The task » Please return every line of the records below that contains the word "versus".

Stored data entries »
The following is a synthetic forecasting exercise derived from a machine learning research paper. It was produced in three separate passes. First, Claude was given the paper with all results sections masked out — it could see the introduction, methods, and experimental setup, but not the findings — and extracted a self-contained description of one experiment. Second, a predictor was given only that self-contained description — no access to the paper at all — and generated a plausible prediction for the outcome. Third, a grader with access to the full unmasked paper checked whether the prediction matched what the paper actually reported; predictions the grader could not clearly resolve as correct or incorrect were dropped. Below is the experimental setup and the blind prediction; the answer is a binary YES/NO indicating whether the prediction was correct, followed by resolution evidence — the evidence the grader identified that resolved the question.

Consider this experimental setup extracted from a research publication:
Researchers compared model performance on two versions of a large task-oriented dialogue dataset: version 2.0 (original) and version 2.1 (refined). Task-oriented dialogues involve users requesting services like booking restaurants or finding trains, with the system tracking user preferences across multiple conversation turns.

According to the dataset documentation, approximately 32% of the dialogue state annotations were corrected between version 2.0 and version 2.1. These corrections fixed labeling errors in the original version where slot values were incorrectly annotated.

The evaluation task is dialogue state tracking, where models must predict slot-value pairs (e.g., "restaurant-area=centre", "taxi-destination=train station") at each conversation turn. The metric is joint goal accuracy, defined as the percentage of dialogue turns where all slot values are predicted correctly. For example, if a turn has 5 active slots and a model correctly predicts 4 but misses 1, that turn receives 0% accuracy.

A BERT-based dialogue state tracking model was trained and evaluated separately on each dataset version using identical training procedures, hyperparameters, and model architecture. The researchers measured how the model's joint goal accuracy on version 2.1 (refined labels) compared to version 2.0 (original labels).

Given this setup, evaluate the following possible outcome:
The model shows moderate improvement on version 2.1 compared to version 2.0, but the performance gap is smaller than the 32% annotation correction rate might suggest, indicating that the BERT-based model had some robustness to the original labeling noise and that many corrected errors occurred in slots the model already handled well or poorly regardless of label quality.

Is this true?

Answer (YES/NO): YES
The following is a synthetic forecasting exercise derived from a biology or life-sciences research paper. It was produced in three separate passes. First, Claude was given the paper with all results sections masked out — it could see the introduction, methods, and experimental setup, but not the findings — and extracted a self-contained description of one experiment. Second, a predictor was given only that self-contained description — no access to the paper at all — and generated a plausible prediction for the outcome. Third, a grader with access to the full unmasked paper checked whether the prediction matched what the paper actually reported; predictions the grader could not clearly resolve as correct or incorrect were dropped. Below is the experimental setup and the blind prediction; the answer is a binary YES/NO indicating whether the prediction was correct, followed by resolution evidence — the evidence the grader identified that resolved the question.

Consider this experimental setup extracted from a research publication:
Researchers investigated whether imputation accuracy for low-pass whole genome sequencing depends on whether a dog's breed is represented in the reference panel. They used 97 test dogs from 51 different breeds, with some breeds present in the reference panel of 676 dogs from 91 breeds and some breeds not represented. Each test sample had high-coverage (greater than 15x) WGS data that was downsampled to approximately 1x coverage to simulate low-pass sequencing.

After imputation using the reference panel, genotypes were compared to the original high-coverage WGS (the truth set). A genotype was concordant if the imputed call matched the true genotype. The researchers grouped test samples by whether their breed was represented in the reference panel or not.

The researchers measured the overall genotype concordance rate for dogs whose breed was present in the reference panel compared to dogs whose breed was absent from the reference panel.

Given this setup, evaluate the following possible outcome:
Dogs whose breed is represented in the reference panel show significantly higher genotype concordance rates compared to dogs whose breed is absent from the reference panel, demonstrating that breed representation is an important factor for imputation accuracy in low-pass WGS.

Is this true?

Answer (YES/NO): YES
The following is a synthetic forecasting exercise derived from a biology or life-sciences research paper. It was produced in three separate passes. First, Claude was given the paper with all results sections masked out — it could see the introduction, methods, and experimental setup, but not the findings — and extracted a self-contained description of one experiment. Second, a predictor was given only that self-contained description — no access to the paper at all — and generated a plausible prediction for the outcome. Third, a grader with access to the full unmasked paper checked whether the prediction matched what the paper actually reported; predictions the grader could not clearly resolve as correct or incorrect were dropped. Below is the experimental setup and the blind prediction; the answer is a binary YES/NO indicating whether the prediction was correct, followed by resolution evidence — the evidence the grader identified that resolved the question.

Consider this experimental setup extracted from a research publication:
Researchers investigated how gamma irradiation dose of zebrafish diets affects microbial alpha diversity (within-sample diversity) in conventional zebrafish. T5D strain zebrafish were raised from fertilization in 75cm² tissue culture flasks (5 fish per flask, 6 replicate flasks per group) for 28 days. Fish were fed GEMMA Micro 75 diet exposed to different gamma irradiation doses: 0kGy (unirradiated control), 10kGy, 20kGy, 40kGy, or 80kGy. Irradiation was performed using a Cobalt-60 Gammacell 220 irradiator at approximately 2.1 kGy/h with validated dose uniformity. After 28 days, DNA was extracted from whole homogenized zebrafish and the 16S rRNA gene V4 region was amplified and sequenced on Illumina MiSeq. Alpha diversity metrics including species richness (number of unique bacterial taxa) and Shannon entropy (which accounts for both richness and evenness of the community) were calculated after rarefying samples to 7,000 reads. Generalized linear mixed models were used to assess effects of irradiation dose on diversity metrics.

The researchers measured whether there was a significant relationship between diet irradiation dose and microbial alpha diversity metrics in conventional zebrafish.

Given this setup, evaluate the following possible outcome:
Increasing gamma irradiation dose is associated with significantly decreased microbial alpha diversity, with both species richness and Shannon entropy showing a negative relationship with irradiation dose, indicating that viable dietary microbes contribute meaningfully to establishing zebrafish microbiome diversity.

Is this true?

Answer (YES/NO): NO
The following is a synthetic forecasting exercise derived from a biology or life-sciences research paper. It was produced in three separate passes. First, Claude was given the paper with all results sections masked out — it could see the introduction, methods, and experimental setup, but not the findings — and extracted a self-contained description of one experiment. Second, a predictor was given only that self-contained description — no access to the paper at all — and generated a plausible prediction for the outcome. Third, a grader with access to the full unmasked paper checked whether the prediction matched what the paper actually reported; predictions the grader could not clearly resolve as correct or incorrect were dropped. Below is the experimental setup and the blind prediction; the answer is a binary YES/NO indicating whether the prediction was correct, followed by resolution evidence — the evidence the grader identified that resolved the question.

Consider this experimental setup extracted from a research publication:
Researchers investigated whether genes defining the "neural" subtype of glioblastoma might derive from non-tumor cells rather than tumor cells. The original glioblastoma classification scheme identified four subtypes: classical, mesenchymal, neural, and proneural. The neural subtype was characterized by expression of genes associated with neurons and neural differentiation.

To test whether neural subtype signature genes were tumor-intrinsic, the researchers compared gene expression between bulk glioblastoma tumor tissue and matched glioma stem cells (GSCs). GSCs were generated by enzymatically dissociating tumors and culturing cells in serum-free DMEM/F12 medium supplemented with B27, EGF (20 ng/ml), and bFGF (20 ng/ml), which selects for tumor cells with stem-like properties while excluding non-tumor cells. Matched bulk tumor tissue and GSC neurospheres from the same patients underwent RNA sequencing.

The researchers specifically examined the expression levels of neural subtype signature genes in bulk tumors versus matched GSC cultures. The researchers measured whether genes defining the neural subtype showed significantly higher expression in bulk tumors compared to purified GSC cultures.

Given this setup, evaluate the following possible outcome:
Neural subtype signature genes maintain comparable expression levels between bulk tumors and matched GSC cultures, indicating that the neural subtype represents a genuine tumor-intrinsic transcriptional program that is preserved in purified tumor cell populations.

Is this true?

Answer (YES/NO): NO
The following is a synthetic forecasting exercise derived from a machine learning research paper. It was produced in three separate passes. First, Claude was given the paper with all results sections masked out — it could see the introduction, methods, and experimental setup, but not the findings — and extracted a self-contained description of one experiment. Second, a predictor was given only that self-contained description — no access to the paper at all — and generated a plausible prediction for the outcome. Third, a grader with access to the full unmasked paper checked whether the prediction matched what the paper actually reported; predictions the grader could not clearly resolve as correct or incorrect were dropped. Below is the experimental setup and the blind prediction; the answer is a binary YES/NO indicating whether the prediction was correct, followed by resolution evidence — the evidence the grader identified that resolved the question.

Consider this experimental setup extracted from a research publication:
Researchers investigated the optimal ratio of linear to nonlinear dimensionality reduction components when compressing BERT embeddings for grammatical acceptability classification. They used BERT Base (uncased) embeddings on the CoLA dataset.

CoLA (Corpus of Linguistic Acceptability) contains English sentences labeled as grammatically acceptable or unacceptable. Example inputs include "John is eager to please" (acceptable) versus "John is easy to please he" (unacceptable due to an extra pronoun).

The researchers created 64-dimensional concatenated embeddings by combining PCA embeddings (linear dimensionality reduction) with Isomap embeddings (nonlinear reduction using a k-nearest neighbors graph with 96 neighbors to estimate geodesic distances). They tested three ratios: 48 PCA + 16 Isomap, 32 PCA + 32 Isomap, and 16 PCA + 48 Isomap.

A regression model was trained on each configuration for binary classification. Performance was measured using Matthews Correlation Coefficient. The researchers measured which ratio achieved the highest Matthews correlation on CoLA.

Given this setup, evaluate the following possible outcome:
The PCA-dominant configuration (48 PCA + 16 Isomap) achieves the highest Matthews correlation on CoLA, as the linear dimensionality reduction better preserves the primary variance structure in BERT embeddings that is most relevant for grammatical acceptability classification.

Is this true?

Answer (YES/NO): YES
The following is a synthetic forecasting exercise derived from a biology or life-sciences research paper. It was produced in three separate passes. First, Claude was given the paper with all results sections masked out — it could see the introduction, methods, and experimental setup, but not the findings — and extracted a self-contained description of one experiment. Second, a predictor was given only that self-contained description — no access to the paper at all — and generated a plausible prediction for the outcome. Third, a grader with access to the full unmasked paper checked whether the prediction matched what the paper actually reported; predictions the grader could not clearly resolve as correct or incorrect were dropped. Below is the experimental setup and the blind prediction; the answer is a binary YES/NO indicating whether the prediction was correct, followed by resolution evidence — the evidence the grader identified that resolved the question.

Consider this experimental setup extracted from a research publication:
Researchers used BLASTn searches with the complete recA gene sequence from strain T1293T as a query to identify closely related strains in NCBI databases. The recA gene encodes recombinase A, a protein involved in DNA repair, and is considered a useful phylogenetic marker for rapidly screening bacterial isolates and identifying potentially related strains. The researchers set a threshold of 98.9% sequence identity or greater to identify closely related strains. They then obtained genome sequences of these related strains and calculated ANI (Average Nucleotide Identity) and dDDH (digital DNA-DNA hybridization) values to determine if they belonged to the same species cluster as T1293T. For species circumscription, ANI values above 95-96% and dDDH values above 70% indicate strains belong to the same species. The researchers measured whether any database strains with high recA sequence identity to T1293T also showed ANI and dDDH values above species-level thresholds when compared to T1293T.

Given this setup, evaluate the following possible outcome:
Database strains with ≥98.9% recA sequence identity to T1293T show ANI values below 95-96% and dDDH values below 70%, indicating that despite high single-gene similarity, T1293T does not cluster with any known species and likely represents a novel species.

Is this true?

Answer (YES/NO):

Answer area »
The researchers specifically examined the expression levels of neural subtype signature genes in bulk tumors versus matched GSC cultures. The researchers measured whether genes defining the neural subtype showed significantly higher expression in bulk tumors compared to purified GSC cultures.
CoLA (Corpus of Linguistic Acceptability) contains English sentences labeled as grammatically acceptable or unacceptable. Example inputs include "John is eager to please" (acceptable) versus "John is easy to please he" (unacceptable due to an extra pronoun).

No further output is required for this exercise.